◆ REQUEST A ◆
In the garbage collection discussion, who first proposed the idea behind Go's new collector, and in what year?
◆ REQUEST B ◆
Write what comes next in the garbage collection discussion, picking up after its last line.

◆ SUPPLIED PASSAGE ◆
Different selectable GCs would be a reasonable thing to have – it's unclear
whether a single GC strategy can be sufficiently good to satisfy all
possible requirements. That being said, the eventual standard Julia GC
ought to be good enough for most use cases. I also dislike having too many
knobs to turn.

On Tue, Oct 20, 2015 at 8:10 AM, Páll Haraldsson <pall.haralds...@gmail.com>
wrote:

>
> A. I know Julia had stop the world garbage collection (GC) and changed to
> generational GC in 0.4 that is faster (I've seen 10x mentioned).
>
> As far as I know, there are no knobs to turn (except possible to just to
> turn if off..), and the GC algorithm isn't selectable (except by choosing
> the older 0.3 version, but seems to be no upside to that..).
>
>
> In Go 1.5, they changed their GC (and have some impressive latency (of GC)
> numbers):
>
> "To create a garbage collector for the next decade, we turned to an
> algorithm from decades ago. Go's new garbage collector is a concurrent,
> tri-color, mark-sweep collector, an idea first proposed by Dijkstra in
> 1978. This is a deliberate divergence from most "enterprise" grade garbage
> collectors of today, and one that we believe is well suited to the
> properties of modern hardware and the latency requirements of modern
> software.
> [..]
> At a higher level, one approach to solving performance problems is to add
> GC knobs, one for each performance issue. The programmer can then turn the
> knobs in search of appropriate settings for their application. The downside
> is that after a decade with one or two new knobs each year you end up with
> the GC Knobs Turner Employment Act. Go is not going down that path. Instead
> we provide a single knob, called GOGC"
>
>
> They are not going for hard real-time GC (a hard problem.. there are hard
> real-time JVMs), it seems, but soft real-time. Just do get an overview
> picture, do we have a similar implementation? Generational, pushes down
> latency, but I think the focus in Julia is still throughput more than
> latency (or both?).
>
>
> Without being an expert on Go (or Julia) it seems the languages are
> similar enough, that we could have a GC with the same properties if we just
> wanted. But maybe the Julia community just doesn't want to, or at least as
> a priority.. Would selectable GC algorithms with different properties be
> desirable?

◆ INFORMATION SHOWN ◆
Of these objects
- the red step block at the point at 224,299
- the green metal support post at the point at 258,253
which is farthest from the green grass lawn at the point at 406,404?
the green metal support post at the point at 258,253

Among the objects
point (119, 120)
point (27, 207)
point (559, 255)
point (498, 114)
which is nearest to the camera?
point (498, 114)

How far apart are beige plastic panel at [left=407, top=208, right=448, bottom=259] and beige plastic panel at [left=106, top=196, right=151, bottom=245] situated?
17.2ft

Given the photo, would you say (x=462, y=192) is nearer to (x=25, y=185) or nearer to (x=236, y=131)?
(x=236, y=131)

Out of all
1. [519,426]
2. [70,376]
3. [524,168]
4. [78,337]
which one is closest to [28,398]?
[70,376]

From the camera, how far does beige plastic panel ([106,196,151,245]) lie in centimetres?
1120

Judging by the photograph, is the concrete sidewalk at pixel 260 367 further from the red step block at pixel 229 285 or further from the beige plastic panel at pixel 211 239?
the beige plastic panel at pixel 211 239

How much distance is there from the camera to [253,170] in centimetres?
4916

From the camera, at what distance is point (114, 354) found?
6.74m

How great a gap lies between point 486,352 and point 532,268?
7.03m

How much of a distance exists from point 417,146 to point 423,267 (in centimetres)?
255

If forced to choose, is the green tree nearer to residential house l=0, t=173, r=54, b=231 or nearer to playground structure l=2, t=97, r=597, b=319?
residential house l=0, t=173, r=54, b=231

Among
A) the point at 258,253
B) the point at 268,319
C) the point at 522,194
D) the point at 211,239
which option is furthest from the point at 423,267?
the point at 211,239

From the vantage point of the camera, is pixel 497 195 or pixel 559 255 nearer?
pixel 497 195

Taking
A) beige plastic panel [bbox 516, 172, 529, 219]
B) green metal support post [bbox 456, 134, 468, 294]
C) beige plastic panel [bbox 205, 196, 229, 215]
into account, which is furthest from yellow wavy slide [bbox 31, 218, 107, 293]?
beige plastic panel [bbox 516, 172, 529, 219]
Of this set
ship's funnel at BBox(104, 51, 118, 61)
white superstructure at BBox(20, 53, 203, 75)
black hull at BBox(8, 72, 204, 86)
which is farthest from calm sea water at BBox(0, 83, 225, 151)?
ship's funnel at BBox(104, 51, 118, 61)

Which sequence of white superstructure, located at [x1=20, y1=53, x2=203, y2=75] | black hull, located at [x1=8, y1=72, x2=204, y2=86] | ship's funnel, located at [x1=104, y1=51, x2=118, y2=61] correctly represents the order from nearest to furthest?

◆ RESULT A ◆
Dijkstra, in 1978.

◆ RESULT B ◆
>
>
>
>
>
> B. A side question, I've noticed Libc.malloc etc. Say for hard (or just
> soft) real-time stuff. It seems you could use manual memory
> management/malloc/free (and would have to disable the GC I guess?). Is it
> just crazy talk/very naive that you could run Julia without the GC
> continuously (say in a game)? Or is that the intention of Libc.malloc
> access? It seems the D language allows both GC and without, is Julia just
> similar, or "not recommended in Julia"? I do not know about Go, if it
> allows both..
>
>
> C. An idea I had, and see the D guys also:
>
> http://dlang.org/garbage.html
> "Garbage collection should be implemented as a basic operating system
> kernel service. But since it is not, garbage collecting programs must carry
> around with them the garbage collection implementation."
>
> I do not really see that happening, even though memory is a global
> resource.., and ideally shouldn't be left to individual programs. Even just
> sharing a GC between say Julia and Go, I see not happening.., if you could
> get Julia and Go to work together. At best I see you could reuse Go code,
> as you can Java/JVM code, by calling it in a different process. Am I wrong?
> Strictly speaking, Python also has a GC and Julia works with Python in the
> same process. I'm not sure, but I think it may have to do with that Python
> uses reference counting (and then only full GC on top of that, is that part
> then effectively disabled by PyCall.jl?).
>
> --
> Palli.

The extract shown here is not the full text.